Destructor nonsense on dlang.org

Mehrdad wfunction at hotmail.com
Thu May 24 22:07:46 PDT 2012


On Thursday, 24 May 2012 at 16:06:23 UTC, Andrei Alexandrescu 
wrote:
> It does matter because a destructor may use an object that has 
> just been destroyed.
>
> Andrei


Andrei: .NET has this exact problem, and handles it pretty well.

There are two types of "Dispose()": manual and automatic.

Whenever you're wrapping some unmanaged resource (e.g. file 
handle), you wrap it inside some managed object (e.g. 
SafeFileHandle).

Then you embed _that_ resource in the actual object you want 
(e.g. FileStream).

Now, there are two ways a FileStream can get destroyed:

1. Through a manual call to FileStream.Dispose(). In this case, 
all embedded objects (e.g. SafeFileHandle) are *guaranteed* to be 
valid, so we simply flush the file and call 
SafeFileHandle.Dispose() to dispose of the managed resources, and 
then dispose of all the unmanaged resources (which are primitive 
fields, guaranteed to be accessible). Furthermore, the object 
suppresses its own finalizer.

2. Through a garbage-collected call to ~FileStream(). In this 
case, the managed resources such as SafeFileHandle will be (or is 
already) destroyed SEPARATELY, and so we do _NOT_ access them. We 
ONLY dispose of the unmanaged resources, if any, and let the 
managed resources take care of themselves.

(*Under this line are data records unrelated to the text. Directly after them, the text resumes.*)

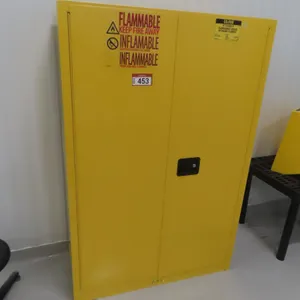 Flammable Liquid Storage Cabinet - H-1564M-Y  170 L Cap.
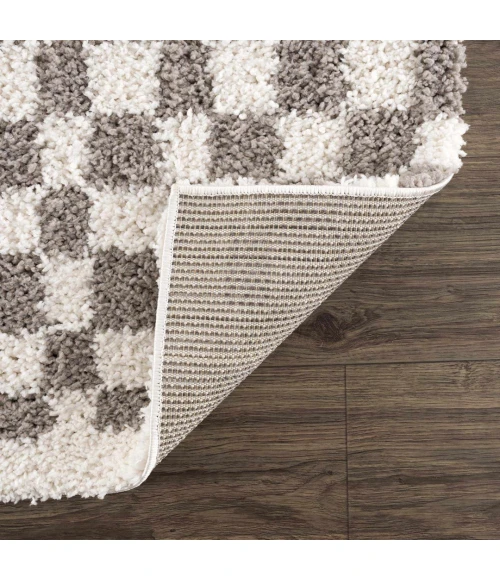 Hauteloom Ivrit Light Gray SBMMIVRITA2 2ft.7in. x 7ft.3in. Rect. Rug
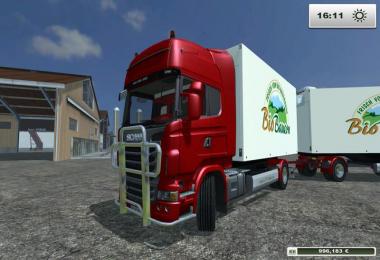 Scania R730 with cooling structure v1.5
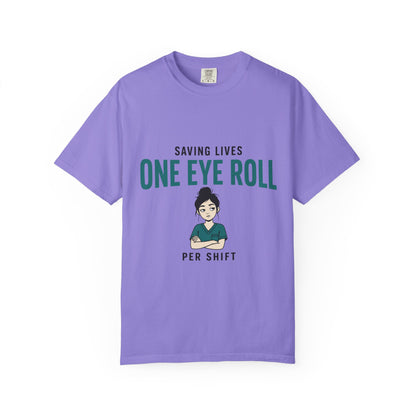Saving Lives One Eye Roll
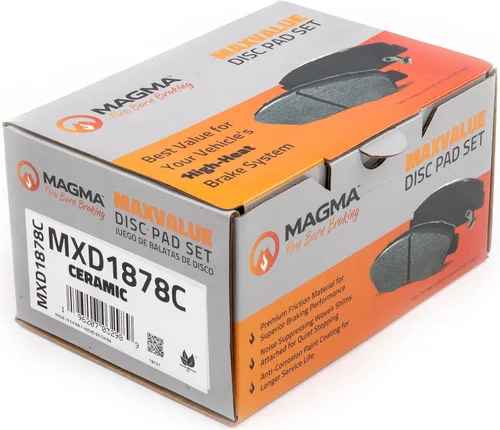 Vista 4 de MAGMA MaxValue MXD1878C Pastillas de freno de cerámica, traseras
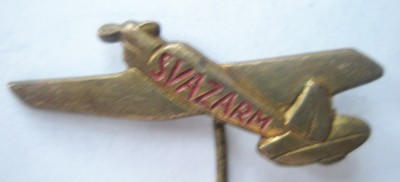 SVAZARM Самолетик.jpg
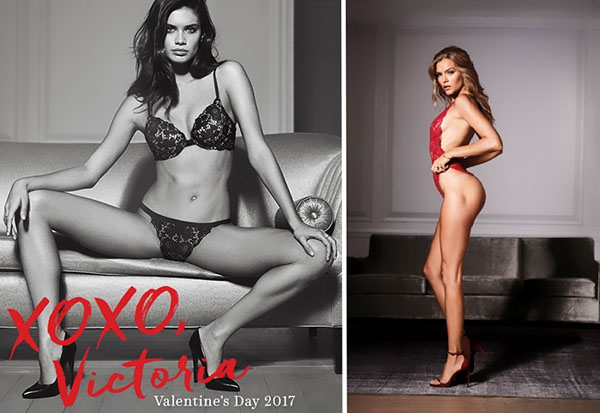 Kauneimmista: Victoria's Secret Valentinen 2017 alusvaatemallisto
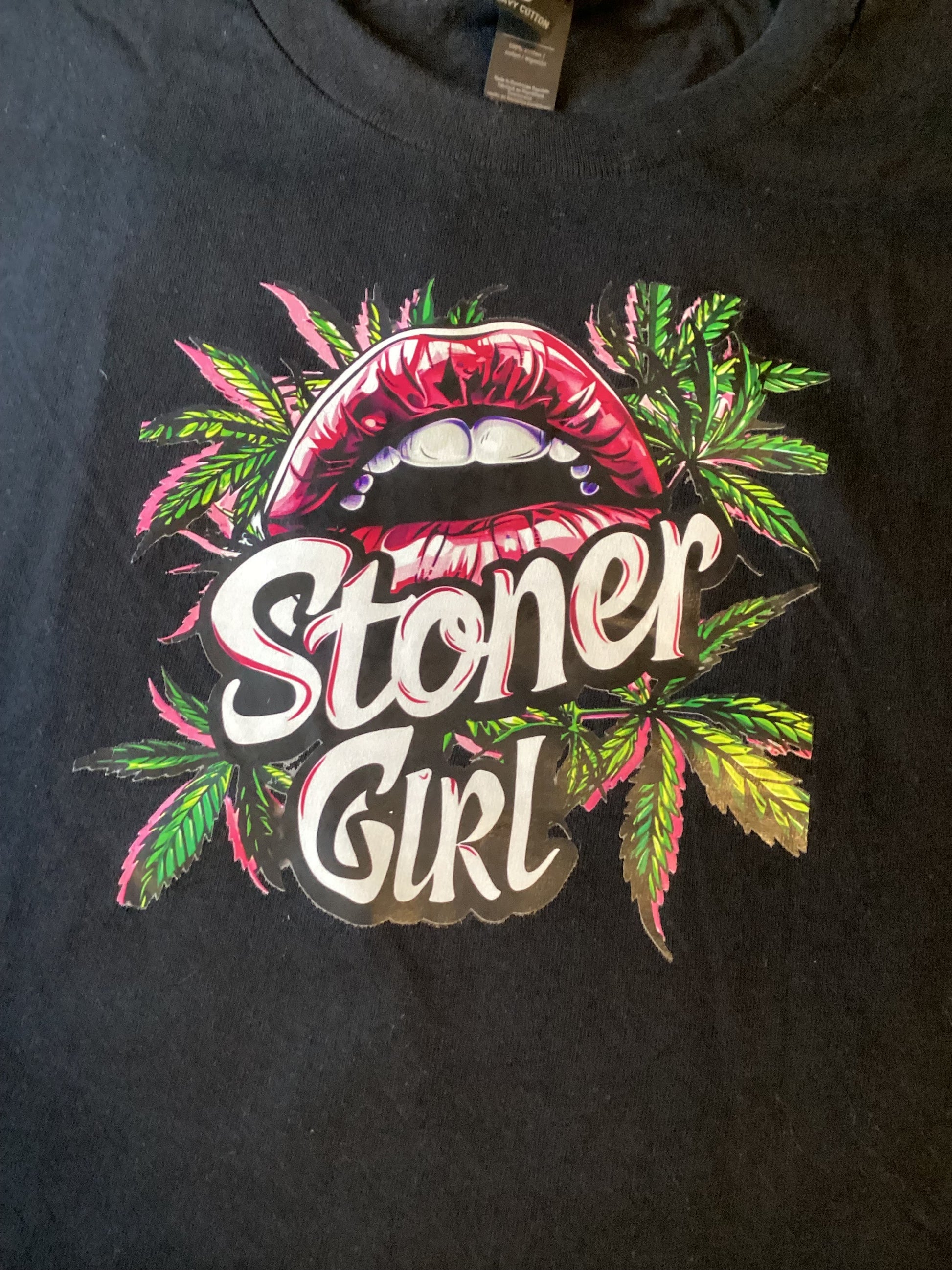 Black Stoner Girl Size Size XL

It's a pretty well-defined sequence, and it works well in 
practice.

(Of course, you don't actually _need_ this double-indirection 
here: You could instead just wrap the unmanaged resource 
manually, and do everything in FileStream. The reason for the 
double-indirection is something slightly unrelated. I was just 
explaining how to take care of the managed resource disposal 
problem that you mentioned.)


You could point out that, in this case, the FileStream doesn't 
flush its buffers  before the file handle is destroyed, if the GC 
collects the object.

That problem is solvable in two ways, although .NET simply chose 
to not worry about it, as far as I know:

1. Simply wrap the handle inside FileStream. Since it will be 
unmanaged, you can access it during disposal.

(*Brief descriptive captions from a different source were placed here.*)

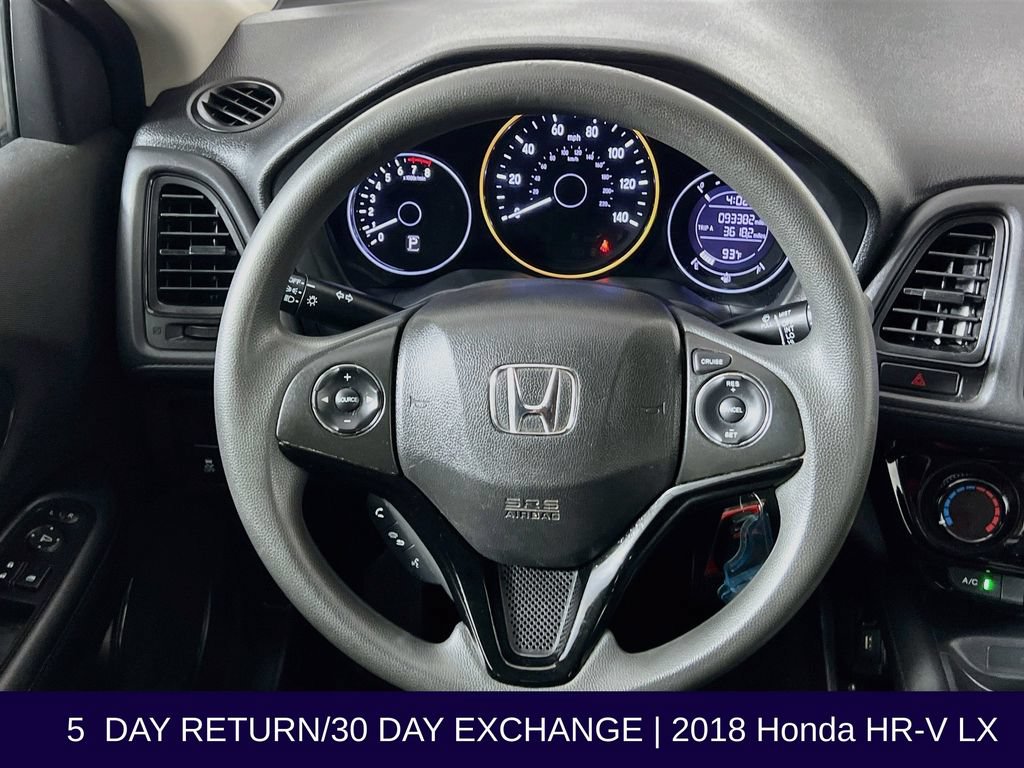 Used 2018 Honda HR-V LX image 13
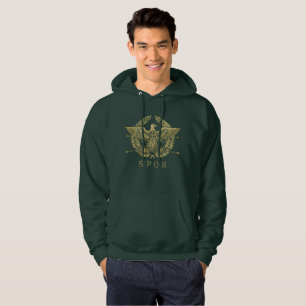 Adler-Emblem des Römischen Reiches Hoodie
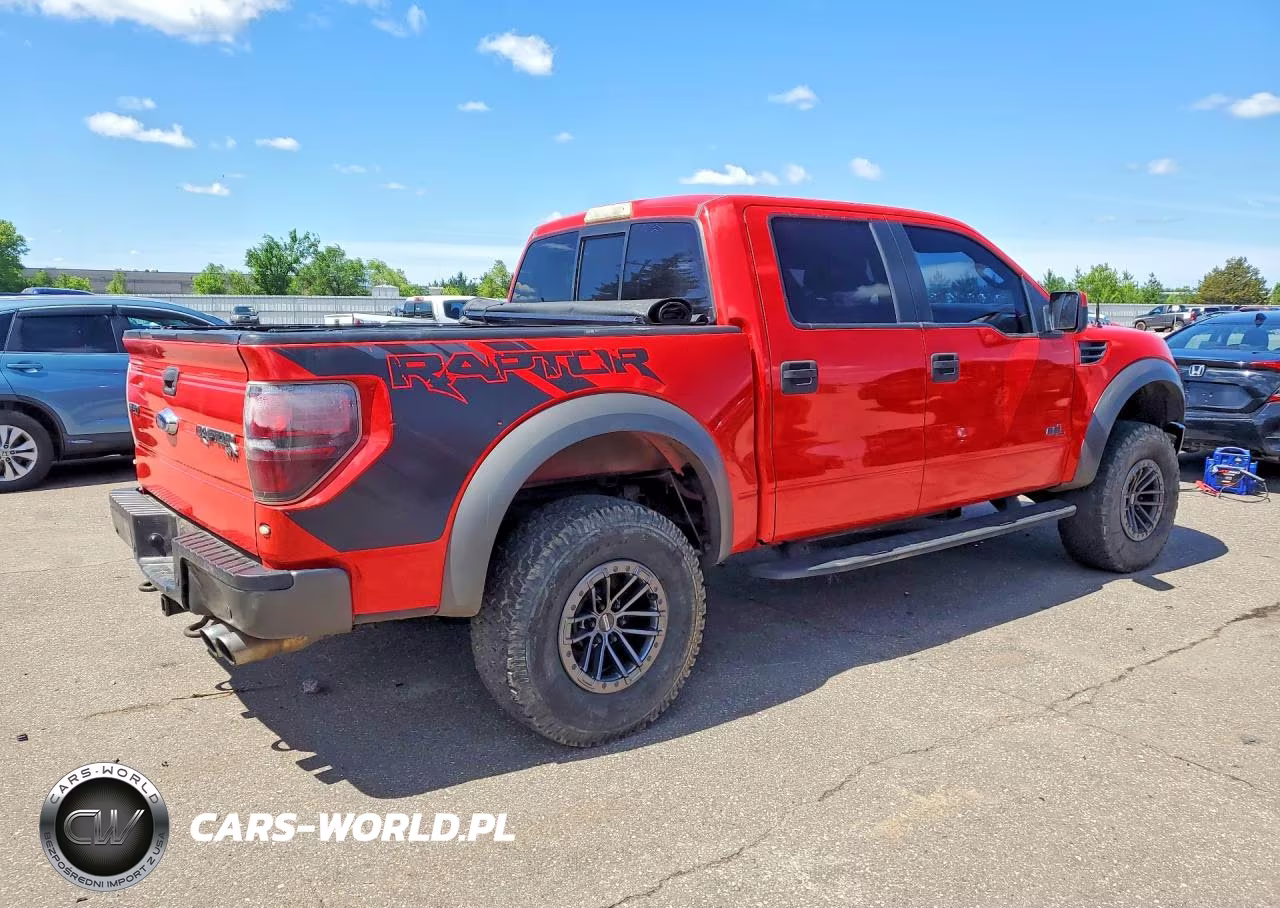 2013 Ford F150 Svt Raptor VIN:1FTFW1R60DFA53659 - 3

2. If that isn't possible, keep a _strong_, *unmanaged* reference 
to your _managed_ SafeFileHandle object. (This is accomplished 
through acquiring a cookie from the GC.) Because of this, 
SafeFileHandle will NOT be destroyed before FileStream. You can 
then use this fact to access SafeFileHandle inside FileStream's 
finalizer, through the unmanaged (but safe) cookie.



tl;dr: It's a completely solved problem in .NET; there really 
shouldn't be any issues with it in D either.